Several women were busy on Thursday sanding two horses that had received a coat of prime in the paint area. Linda Chaffee was sanding the horse's tongue, while Helen Ronan, Christine Kasprzak and Kathy Kwiatkowski sanded the body and looked for rough patches.

"This is going to be part of Buffalo for a long time," said Michelle Schmitz, also of the Buffalo Snowbirds Decorative Painters. "There is going to be so many people who enjoy this for generations, so it's really exciting to be a part of that. And we all love to paint, so it's an awesome opportunity for all of us."

In the woodcarving area, a decorative horse that will eventually resume its place on the carousel's outside row was disassembled.

Jim Ronan, a volunteer, used a chisel to repair a damaged hoof.

"Bringing back something like this is fantastic," Ronan said.

Joanne Marasco and Bev O'Neill were busy sanding the horse's legs.

"After they've stripped it, there's always so much debris," Marasco said.

Volunteers from the Buffalo Snowbirds Decorative Painters sand down coats of primer. Click on the photo to view more images of the work on the carousel.
(Derek Gee/Buffalo News)

The menagerie has 26 original horses. Nearby, the lion and tiger, with their weight massed on top, were stored upside down to relieve pressure on their legs prior to being hand-stripped. A deer, in need of a missing rack to mount on its head, stood near them, while a giraffe leaned against the wall.

"How many places have a giraffe?" asked Stanczyk in wonderment. "He'll get his spots back, too."

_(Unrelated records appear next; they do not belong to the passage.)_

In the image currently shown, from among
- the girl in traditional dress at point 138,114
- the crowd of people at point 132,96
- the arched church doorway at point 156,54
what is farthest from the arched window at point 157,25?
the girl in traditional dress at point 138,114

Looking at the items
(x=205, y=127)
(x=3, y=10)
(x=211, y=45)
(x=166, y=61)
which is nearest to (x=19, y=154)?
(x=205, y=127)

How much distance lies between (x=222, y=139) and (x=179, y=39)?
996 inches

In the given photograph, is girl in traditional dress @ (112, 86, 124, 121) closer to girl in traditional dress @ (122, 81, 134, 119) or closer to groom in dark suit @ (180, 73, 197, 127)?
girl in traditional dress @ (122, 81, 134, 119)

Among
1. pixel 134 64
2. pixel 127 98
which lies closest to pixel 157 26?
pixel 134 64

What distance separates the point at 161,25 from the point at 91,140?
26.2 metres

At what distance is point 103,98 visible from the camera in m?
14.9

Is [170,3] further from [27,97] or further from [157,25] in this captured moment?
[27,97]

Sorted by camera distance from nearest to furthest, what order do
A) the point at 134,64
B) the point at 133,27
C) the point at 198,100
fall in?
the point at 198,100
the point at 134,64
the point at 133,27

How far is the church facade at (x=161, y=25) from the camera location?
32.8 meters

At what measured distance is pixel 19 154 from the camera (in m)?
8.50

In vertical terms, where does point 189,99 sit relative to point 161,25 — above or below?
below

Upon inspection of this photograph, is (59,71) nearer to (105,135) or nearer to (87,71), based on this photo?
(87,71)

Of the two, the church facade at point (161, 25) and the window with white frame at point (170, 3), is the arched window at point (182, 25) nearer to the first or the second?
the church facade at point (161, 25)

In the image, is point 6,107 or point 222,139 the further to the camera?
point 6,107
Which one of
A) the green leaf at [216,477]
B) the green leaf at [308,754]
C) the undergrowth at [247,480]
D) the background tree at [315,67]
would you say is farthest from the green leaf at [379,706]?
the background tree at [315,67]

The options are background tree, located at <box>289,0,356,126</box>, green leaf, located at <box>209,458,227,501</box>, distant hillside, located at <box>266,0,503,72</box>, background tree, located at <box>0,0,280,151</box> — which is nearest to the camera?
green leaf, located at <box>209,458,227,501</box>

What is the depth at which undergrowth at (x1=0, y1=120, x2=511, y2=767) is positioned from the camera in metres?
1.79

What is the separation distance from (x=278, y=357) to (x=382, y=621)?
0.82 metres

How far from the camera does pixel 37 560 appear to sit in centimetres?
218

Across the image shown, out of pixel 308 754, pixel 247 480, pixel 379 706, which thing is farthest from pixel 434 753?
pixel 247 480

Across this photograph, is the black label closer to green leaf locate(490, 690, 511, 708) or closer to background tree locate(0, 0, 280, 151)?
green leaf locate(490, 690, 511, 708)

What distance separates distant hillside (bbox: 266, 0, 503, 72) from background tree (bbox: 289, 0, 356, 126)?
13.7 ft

A vintage sea dragon will also be taking the place of the handsomely carved lead horse, which will be put on permanent display.

"This is so wonderful," said Laurie Hauer-LaDuca, Buffalo Heritage Carousel's president and the person who located the 1924 carousel. "It couldn't be a better process to be a part of."

Seeing them back in North Tonawanda was a dream come true, she said.

"The level of detail in these pieces is really quite extraordinary," Hauer-LaDuca said. "Having looked at figures for over 30 years, the amount of detail and three-dimensional carving on these pieces compared to what you would see on a portable machine or early park machine is incredible. I have never seen carvings like this."

The machine, with its three rows of horses, will be only the 10th park-style carousel in operation in the nation. The rare deluxe model was made by the Herschell-Spillman Co., a pre-eminent carousel maker, or its successor, Spillman Engineering.

"To have a complete carousel from 1924 that we have the opportunity to restore is just not going to happen again," Stanczyk said. "There just aren't that many around to do it."